A few sample gems I’ve discovered so far:
February 20 1992:
-The front cover headline read “Smells Like Teen Spirit – Beverly Hills 90210” and Jason Priestley, Shannen Doherty and Luke Perry on photographed together.
-Absolut ads were in full force with their killer ad campaign – we used to treat and trade these ads like baseball cards with plastic scrapbook pages and everything.
-Page 15 headline – “Nirvana Tops Album Chart: Nevermind bumps Dangerous out of number one position” – And so began grunge.
-Concert review – Red Hot Chili Peppers, Nirvana and Pearl Jam all on the same bill. Wow.
-Winter Olympics preview – no snowboarding mentioned.
-Ads for video rentals and cigarettes prominently displayed.
August 10, 1989:
-Axl Rose on the cover looking young and very un-rock star wearing a double breasted blazer and lots of rings but no sunglasses or bandanna.
-Classic black and white Claudia Schiffer ads for Guess jeans in the first few pages.
-Fun headline: No Encore for Woodstock (10 years later there would be an encore – unfortunately).

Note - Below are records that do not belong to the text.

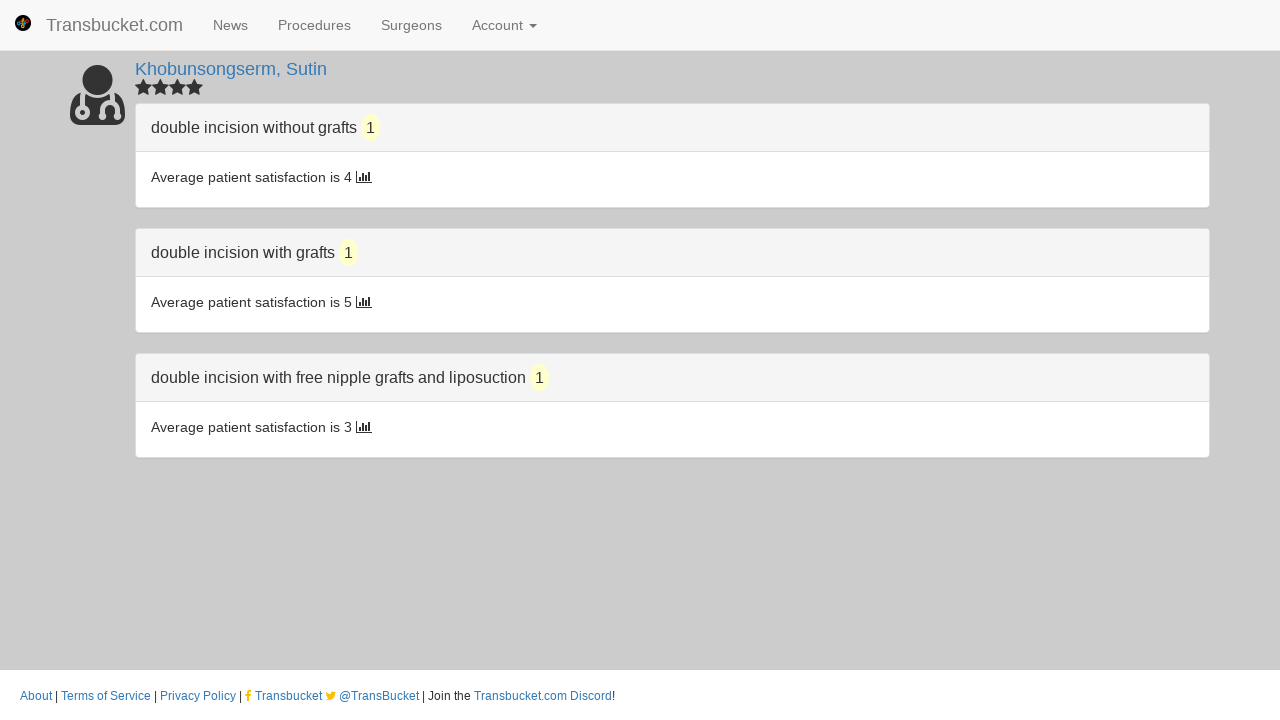

--- FILE ---
content_type: text/html; charset=utf-8
request_url: https://www.google.com/recaptcha/api2/aframe
body_size: 265
content:
<!DOCTYPE HTML><html><head><meta http-equiv="content-type" content="text/html; charset=UTF-8"></head><body><script nonce="3nlqaLzV5flm798SFbT29g">/** Anti-fraud and anti-abuse applications only. See google.com/recaptcha */ try{var clients={'sodar':'https://pagead2.googlesyndication.com/pagead/sodar?'};window.addEventListener("message",function(a){try{if(a.source===window.parent){var b=JSON.parse(a.data);var c=clients[b['id']];if(c){var d=document.createElement('img');d.src=c+b['params']+'&rc='+(localStorage.getItem("rc::a")?sessionStorage.getItem("rc::b"):"");window.document.body.appendChild(d);sessionStorage.setItem("rc::e",parseInt(sessionStorage.getItem("rc::e")||0)+1);localStorage.setItem("rc::h",'1768969730937');}}}catch(b){}});window.parent.postMessage("_grecaptcha_ready", "*");}catch(b){}</script></body></html>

-List of upcoming video releases: Who Framed Rodger Rabbit?, The Land Before Time, Major League and Fletch Lives.
-Axl quote: “I’m like the presidents of a company worth between $125 million and a quarter billion dollars.”
-Ad for the Batman soundtrack that was apparently produced, arranged, composed and performed by Prince. I had no idea.
October 4, 2007:
-Hunter S. Thompson on the cover with the headline “Growing Up Gonzo” – two years after his death.
-Q&A with KT Tunstall – love her.
-The VMAs still mattered – the event took up a two-page spread that included Justin Timberlake, Kanye West, Courtney Love (yikes!), Dave Grohl and Jack White.
–Rolling Stone gives the new Foo Fighters album, Echoes, Silence, Patience & Grace, only two and a half stars. The album ended up garnering five Grammy nominations and one win.
-Lots of ads for albums, upcoming tours, gum and booze.
What’s really fun about all of this is re-reading these articles in retrospect – seeing if the writers were right in their predictions or judgments and whether or not the interviewees were right about their albums, concerts, television shows, etc. It’s also interesting to see headlines like “the return of ___” or “____will never happen” and then years or decades later the person is doing their fourth return or what was never going to happen has happened twice.
I guess what it comes down to is that I find music history fascinating – actually I find pop culture history fascinating as a whole. I think archives like these provide a very interesting hindsight look at what was cool, what isn’t cool anymore and what’s cool again. And that goes for sports, television and politics in addition to music. Thank you Rolling Stone for deciding to put every magazine you’ve ever published starting on November 9, 1967 through the most recent issue. It means a lot to readers like me who are as much into what’s going on now as what went on then.